La seconda, di natura oggettiva, costituita dall'esistenza di una delle cause tassativamente previste dalla legge, tra cui: l’omologazione della separazione consensuale ovvero la pronuncia, con sentenza definitiva, della separazione giudiziale; la condanna di uno dei coniugi all'ergastolo o a qualsiasi pena detentiva per reati di particolare gravità; l’ottenimento da parte di uno dei coniugi, cittadino straniero, nel suo Paese d’origine dell'annullamento o lo scioglimento del matrimonio ovvero la celebrazione di un nuovo matrimonio; la dichiarazione giudiziale del mutamento di sesso di uno dei coniugi.
Il divorzio breve, dal 2014 bastano 6 mesi per sciogliere il vincolo matrimoniale
La particolarità del sistema italiano è - come già detto - che, salvo rare eccezioni, il divorzio debba di solito essere preceduto da un periodo di separazione personale. Aspetto che molto spesso si è mostrato come un forte disincentivo per via degli esosi costi dei difensori e la complessità della procedura giudiziaria. Di fronte a tale situazione, la procedura è stata semplificata: nel 2014 l’istituto fu profondamente riformato, consentendo ai coniugi che abbiano già ottenuto un provvedimento di separazione dal giudice di accordarsi e chiudere il divorzio in 6 mesi, se assistiti da avvocati e in assenza di figli; oppure in 12 mesi, in assenza di legali, semplicemente registrando gli atti all’ufficio dello Stato civile (cosiddetto “divorzio breve”).

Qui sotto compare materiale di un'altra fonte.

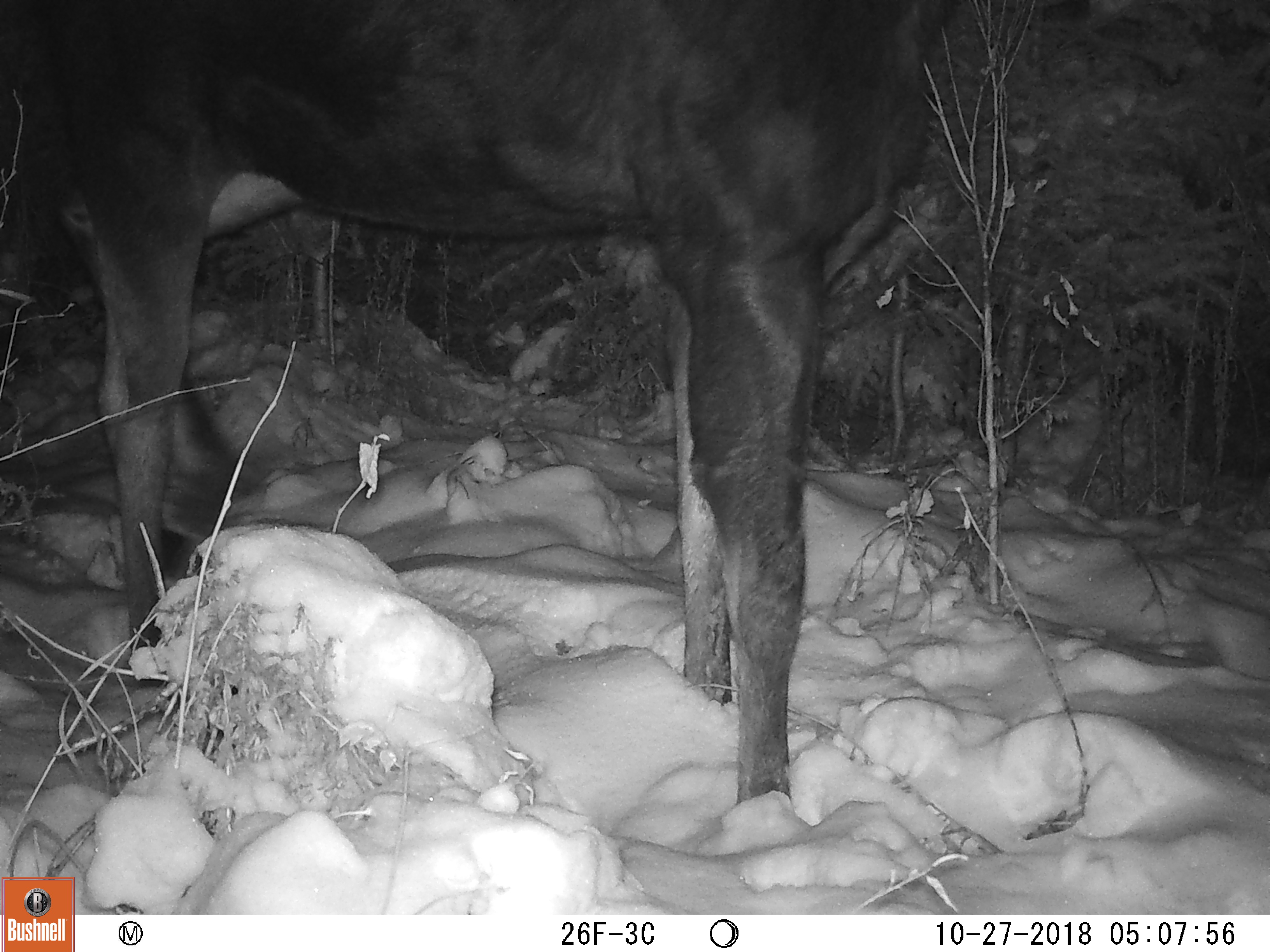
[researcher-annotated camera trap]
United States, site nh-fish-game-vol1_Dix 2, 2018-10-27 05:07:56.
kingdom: Animalia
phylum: Chordata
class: Mammalia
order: Artiodactyla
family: Cervidae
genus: Alces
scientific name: Alces alces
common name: moose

Effetti personali e patrimoniali
La sentenza di divorzio produce anche importanti effetti personali e patrimoniali. Sotto il primo profilo rilevano senz’altro il mutamento dello stato civile dei coniugi - che permette ad entrambi di contrarre nuove nozze – e la perdita del cognome del marito da parte della moglie, salvo che la stessa sia autorizzata dal giudice a continuare ad utilizzarlo.
Mentre, sotto il profilo degli effetti patrimoniali, di particolare rilevanza sono le previsioni relative, innanzitutto, all'eventuale corresponsione di un assegno periodico per il mantenimento del coniuge. Quest’ultimo deve essere accertato, verificando l’inadeguatezza dei mezzi del coniuge richiedente, raffrontato al tenore di vita, tenendo ovviamente conto anche delle condizioni patrimoniali del soggetto obbligato; la perdita dei diritti successori; il diritto alla pensione di reversibilità, ma solo se titolare dell'assegno divorzile; il diritto ad una parte dell'indennità di fine rapporto, se maturata prima della sentenza di divorzio.
La norma prevede, in presenza di figli, che ogni genitore provveda al mantenimento diretto del figlio, e che questo segua un principio di proporzionalità. Il giudice, ove necessario, può stabilire la corresponsione di un assegno periodico che sia determinato, considerando le esigenze del figlio, il tenore di vita goduto durante la convivenza con entrambi i genitori, i tempi di permanenza presso ciascun genitore, nonché le risorse economiche di entrambi i genitori e la valenza economica dei compiti domestici e di cura assunti da ciascuno di essi.